The new millennium marked an important development when our school entered its first Comenius partnership. Comenius projects are managed by the British Council and funded by the European Union to bring together schools from across Europe. Our school has been in three projects, two of which it coordinated. These are ‘New Friends’ (2000-3), ‘Friends Across Europe’ (2003-6) and ‘Music Joins Nations’ (2006-9). Our partner schools were in the Czech Republic, Finland, Italy, Norway, Poland and Spain.
In 2009 we entered a different partnership with schools in Syria. This was also a British Council managed project and was called Connecting Classrooms. It was very successful but once the civil war began in Syria contact was lost.
In addition to British Council projects our school has had many other links with other countries. In July-September 2001 there was ‘Entente Florale’ when Sunderland Council invited our pupils to sing in French at a prestigious European event in the Civic Centre.
During 2003-4 the school participated in an Arts Council project called ‘Creative Partnerships’. As part of this project, which was to develop creative and cultural education, staff visited Spain and the USA and pupils sang and danced in Durham.
A famous national restaurateur, Das Sreedharan, worked with pupils and staff during 2006-7 to inform them about life and food in Kerala, India. One day his team of chefs came in and prepared lunch for the whole school.
Another project focusing on troubled areas of the world was ‘No Strings’. It used puppets to get over the message to children about the dangers of land mines in Afghanistan.
Groups of trainee teachers from Malta visited our school a number of times during 2005-8 to learn about our pastoral system and community links.
Pupil participation is of primary importance and their international work has been carried into most curriculum areas, from art and music to mathematics and ICT. Each year various festivals, including Diwali and Chinese New Year, are celebrated by pupils.

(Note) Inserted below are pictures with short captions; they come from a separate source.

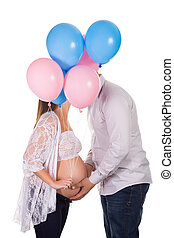 Kissing pregnant couple - Happy pregnant couple holding...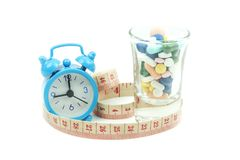 Despertador da medicamentação e uma fita métrica Foto de Stock Royalty Free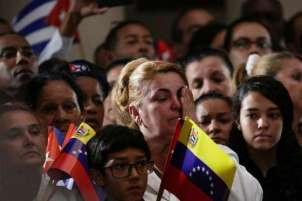 A woman reacts during a homage ceremony of the late former Cuban leader Fidel Castro at the 4F military fort in Caracas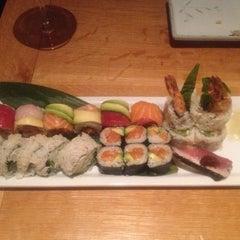 Photo taken at Sushi Taro by Lisa B. on 7/6/2013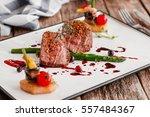 food gourmet veal medallions... | Shutterstock . vector #557484367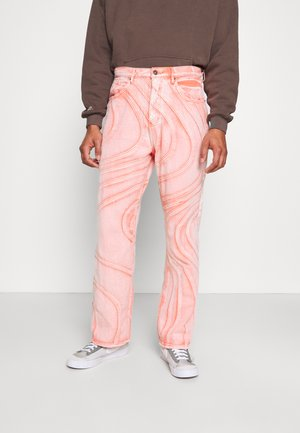 WASH WAVE SEAM - Relaxed fit jeans - orange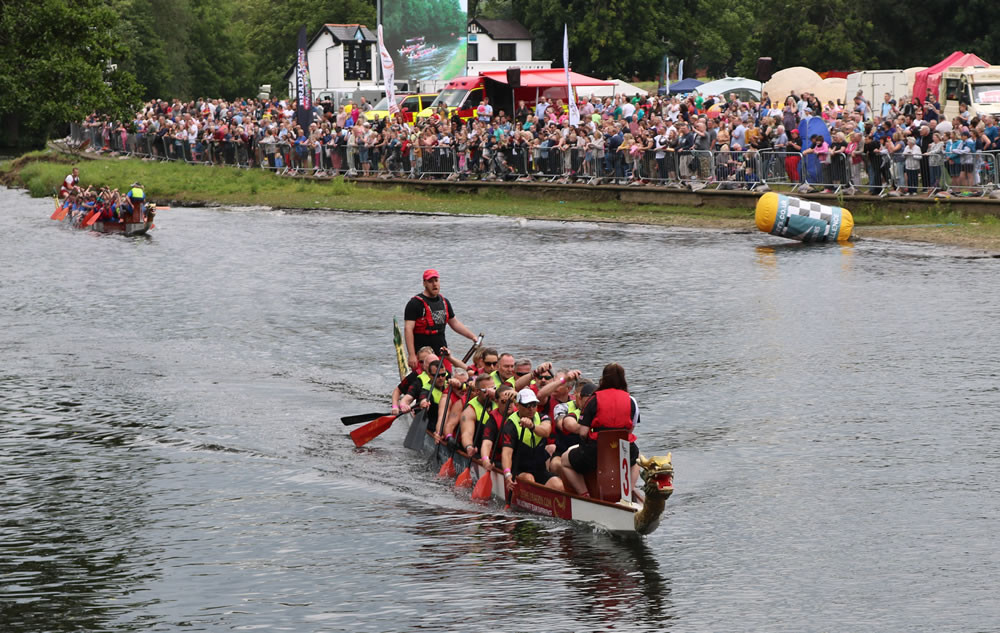 Dragon Boat racing involves teams of up to twenty paddlers in a 40-foot boat with a drummer at the helm, paddling frantically to beat the other teams down the course. The drums, shouting and colourful boats all make it an impressive and exciting sport both to watch and to compete in.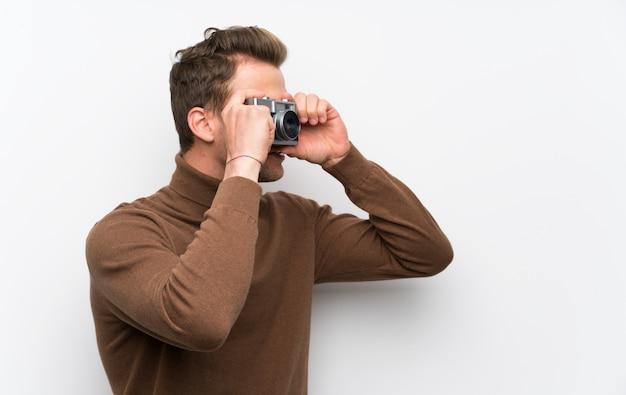 カメラを持って孤立した白い壁に金髪の男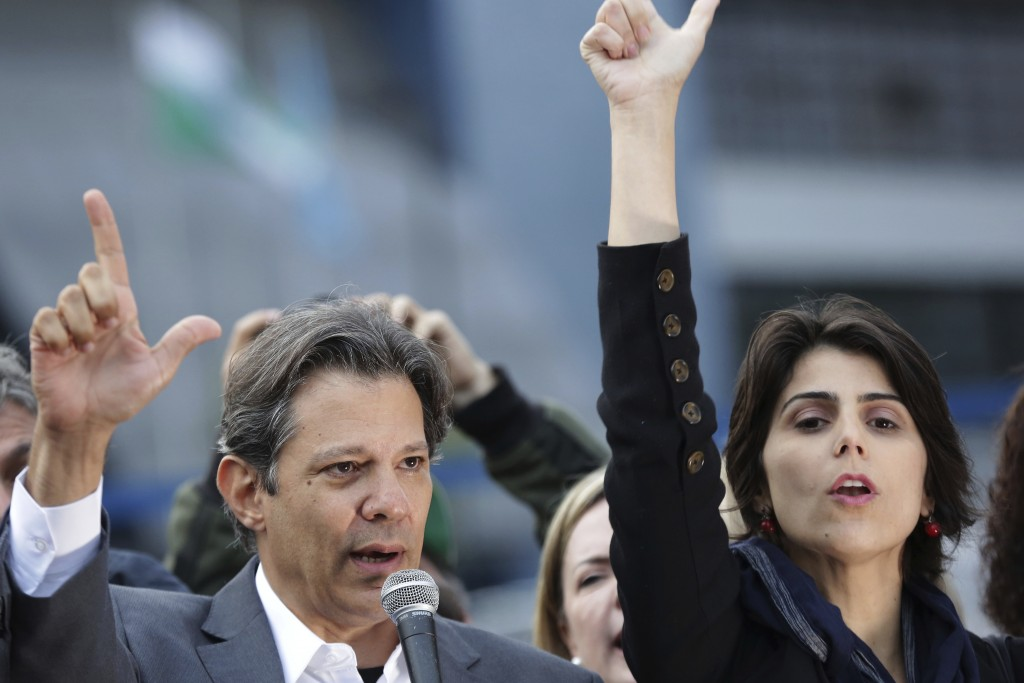 Workers' Party presidential candidate Fernando Haddad, left, and his running-mate Manuela d'Avila hold a campaign rally outside federal police headqua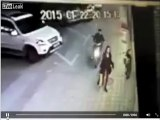 Purse snatcher on motorcycle in Malaysia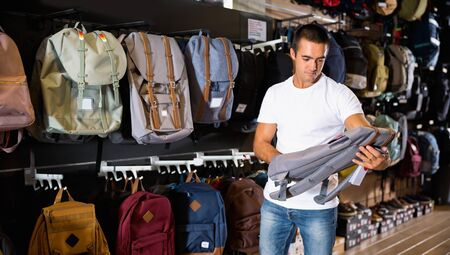 Positive glad cheerful  smiling man choosing backpack in streetwear store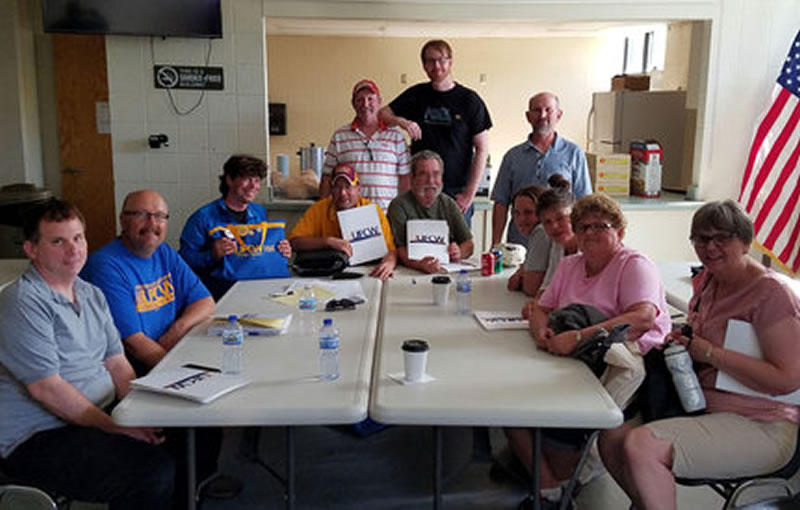 """Members of the Local 1189 bargaining committee celebrated their tentative deal with northern grocers – negotiated in a dimly lit basement at the Labor Temple after storms knocked out power in the Duluth area. """"Unable to print or make copies of the new offer, the groups met and documented the improvements the old fashioned way – in writing,"""" the union said. Photo courtesy of UFCW Local 1189."""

Extra-curricular clubs have
played an important role in our international work. Pupils have exchanged emails and letters with friends abroad. One group, which was supported by a parent, linked up with a school in Milwaukee, USA.
Four pupils visited Finland in 2003 to meet email friends. In 2006 their Finnish friends came to Sunderland. In June 2006 six pupils visited Norway to take part in activities with pupils from our Comenius partnership schools in the Czech Republic and Norway.
Every year our school organises an important lantern festival called ‘Catch the Light’. Large lanterns are made in school by pupils, parents and members of the community and then carried in an evening procession around the area. In 2005 Italian teachers were in the procession. Then, in April 2008 two Norwegian colleagues came to school to learn how to make the lanterns. In December 2008 their school organised its own lantern procession. Finally, in 2009 visitors from Syria attended a lantern making session in school.
There have been many visitors over the years including Chinese students at Sunderland University and Japanese students at Durham University, who taught pupils about their cultures. Language Assistants from Denmark, Italy, Spain and France have spent longer periods in school teaching our pupils.
Since 2000 over 25 of our staff, including teachers, teaching assistants and office staff have visited schools in Europe. On a number of occasions they taught pupils in the schools. In addition to visits to our Comenius partners staff have been to Canada and France through TIPD (Teachers International Professional Development).
Southwick Community Primary School has received a number of awards for its international work. The first was in 1997 with the School in Europe Award from the Central Bureau in London.
The most prestigious awards, however, have been the four full International School Awards (ISAs) from the British Council in 2003, 2006, 2009 and 2012. Our school is one of only a handful of schools and colleges in the UK to have had four ISAs. We are planning for our 5th ISA in 2015.